I have quite similar feeling (and my personal subjective rationales) in my audio setup, as I shared here #502 on my project thread.
In my post #502 on my project thread, I wrote:

As you could find in my above posts # #493 and #494, I set 16 ms delay in ST+TW+SQ+WO against SW. This corresponds to that I pushed my SWs (sub-woofers) 5.5 m ( 345 m/s x 0.016 s) ahead towards my listening position.

At present, since I like the listening feeling as if I am sitting on the best S-class center seat in Concertgebouw Amsterdam, I do not like to have my SWs just beside me at my listening position; even with the "complete and perfect" time alignment of SPs I achieved, the orchestral big drum sound should be coming from the stage direction in front of my eyes and ears!

Of course, I know well that in real Concertgebouw Amsterdam (I have been there several times), I hear the entire hall tone (including the reflections, resonances, standing-waves) from all the directions surrounding me, from behind, above (ceilings), side (side walls) and floor. This is the main reasons that I insists we need suitable and preferable reverberations also in our home audio listening room which somewhat "simulates" the real hall tone, but never never to be perfect.

◆ **Required work**:
1) Answer these about the forum post, one line each:
(a) How much delay did the writer set in ST+TW+SQ+WO against SW?
(b) How far toward the listening position does that delay push the sub-woofers?
(c) In which concert hall does the writer like to feel seated on the best center seat?
2) Transcribe the part of the forum post that opens with the words containing "I have quite" and closes with "eyes and ears!".

◆ **Data for analysis**:
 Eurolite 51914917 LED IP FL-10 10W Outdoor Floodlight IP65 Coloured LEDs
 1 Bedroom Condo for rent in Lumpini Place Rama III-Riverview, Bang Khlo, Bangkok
...
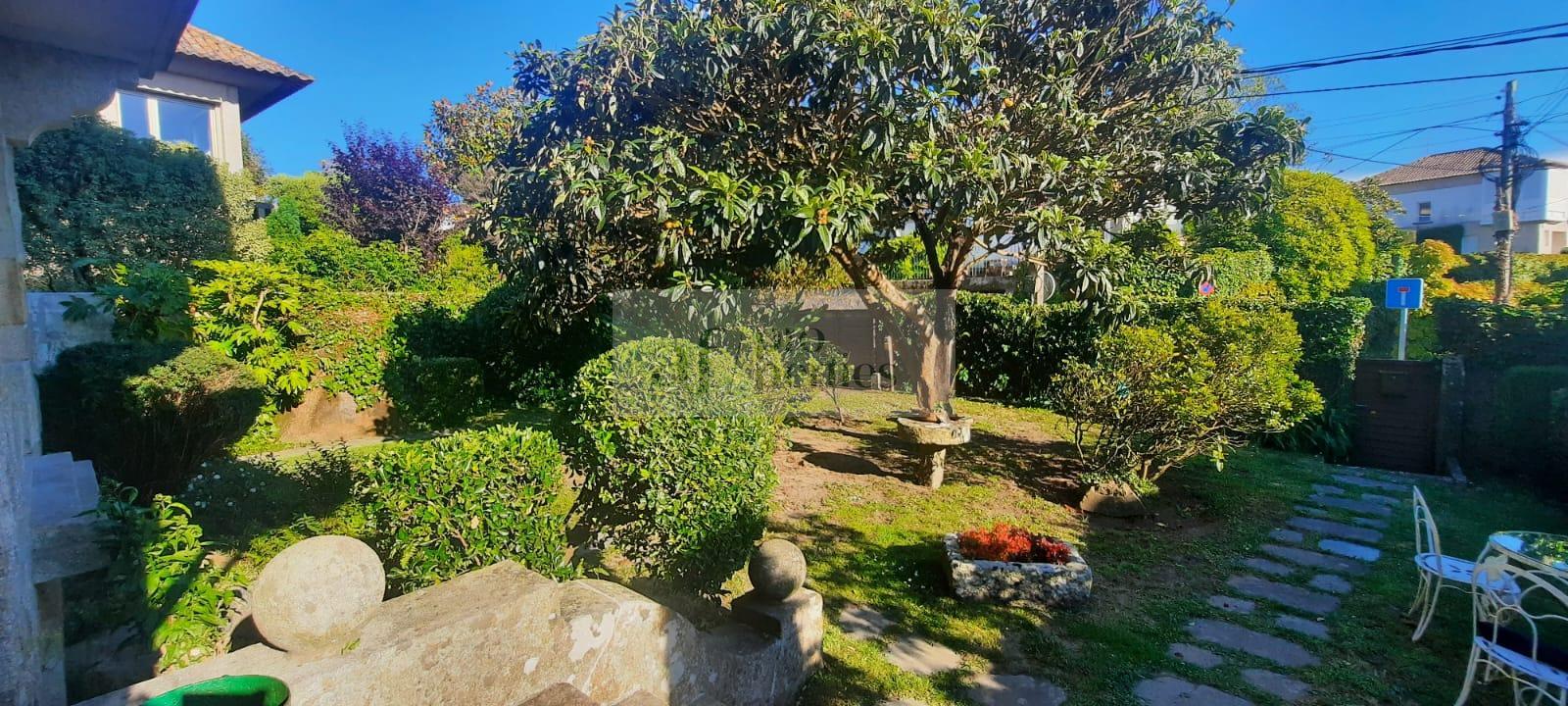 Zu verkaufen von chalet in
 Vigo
* * *
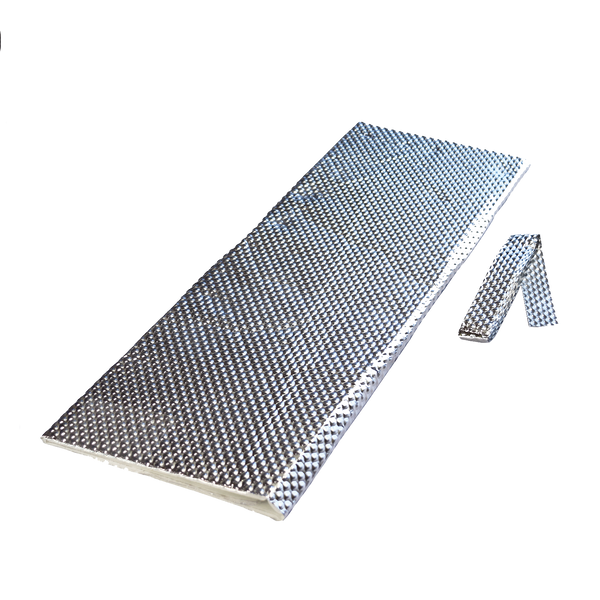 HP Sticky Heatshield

◆ **Answers provided**:
1)
(a) 16 ms
(b) 5.5 m
(c) Concertgebouw Amsterdam

2)
I have quite similar feeling (and my personal subjective rationales) in my audio setup, as I shared here #502 on my project thread.
In my post #502 on my project thread, I wrote:

As you could find in my above posts # #493 and #494, I set 16 ms delay in ST+TW+SQ+WO against SW. This corresponds to that I pushed my SWs (sub-woofers) 5.5 m ( 345 m/s x 0.016 s) ahead towards my listening position.

At present, since I like the listening feeling as if I am sitting on the best S-class center seat in Concertgebouw Amsterdam, I do not like to have my SWs just beside me at my listening position; even with the "complete and perfect" time alignment of SPs I achieved, the orchestral big drum sound should be coming from the stage direction in front of my eyes and ears!